[Supplied entries — start]
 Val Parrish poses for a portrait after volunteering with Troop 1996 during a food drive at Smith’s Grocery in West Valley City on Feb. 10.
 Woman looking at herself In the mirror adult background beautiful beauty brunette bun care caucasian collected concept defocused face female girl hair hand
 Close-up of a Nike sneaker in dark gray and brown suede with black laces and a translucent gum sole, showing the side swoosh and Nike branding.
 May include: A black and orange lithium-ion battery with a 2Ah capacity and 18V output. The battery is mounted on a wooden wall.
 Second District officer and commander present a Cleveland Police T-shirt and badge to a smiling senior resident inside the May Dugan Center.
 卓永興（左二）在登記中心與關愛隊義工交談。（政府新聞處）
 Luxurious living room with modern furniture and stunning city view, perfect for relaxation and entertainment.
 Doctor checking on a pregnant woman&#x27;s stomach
[Supplied entries — finish]
▶ _Work task_:
Starting at the first line and stopping after the one that contains "Luxurious living room", swap "sneaker" for "shoe" and leave everything else unchanged. Reproduce only those lines.

▶ _Response box_:
 Val Parrish poses for a portrait after volunteering with Troop 1996 during a food drive at Smith’s Grocery in West Valley City on Feb. 10.
 Woman looking at herself In the mirror adult background beautiful beauty brunette bun care caucasian collected concept defocused face female girl hair hand
 Close-up of a Nike shoe in dark gray and brown suede with black laces and a translucent gum sole, showing the side swoosh and Nike branding.
 May include: A black and orange lithium-ion battery with a 2Ah capacity and 18V output. The battery is mounted on a wooden wall.
 Second District officer and commander present a Cleveland Police T-shirt and badge to a smiling senior resident inside the May Dugan Center.
 卓永興（左二）在登記中心與關愛隊義工交談。（政府新聞處）
 Luxurious living room with modern furniture and stunning city view, perfect for relaxation and entertainment.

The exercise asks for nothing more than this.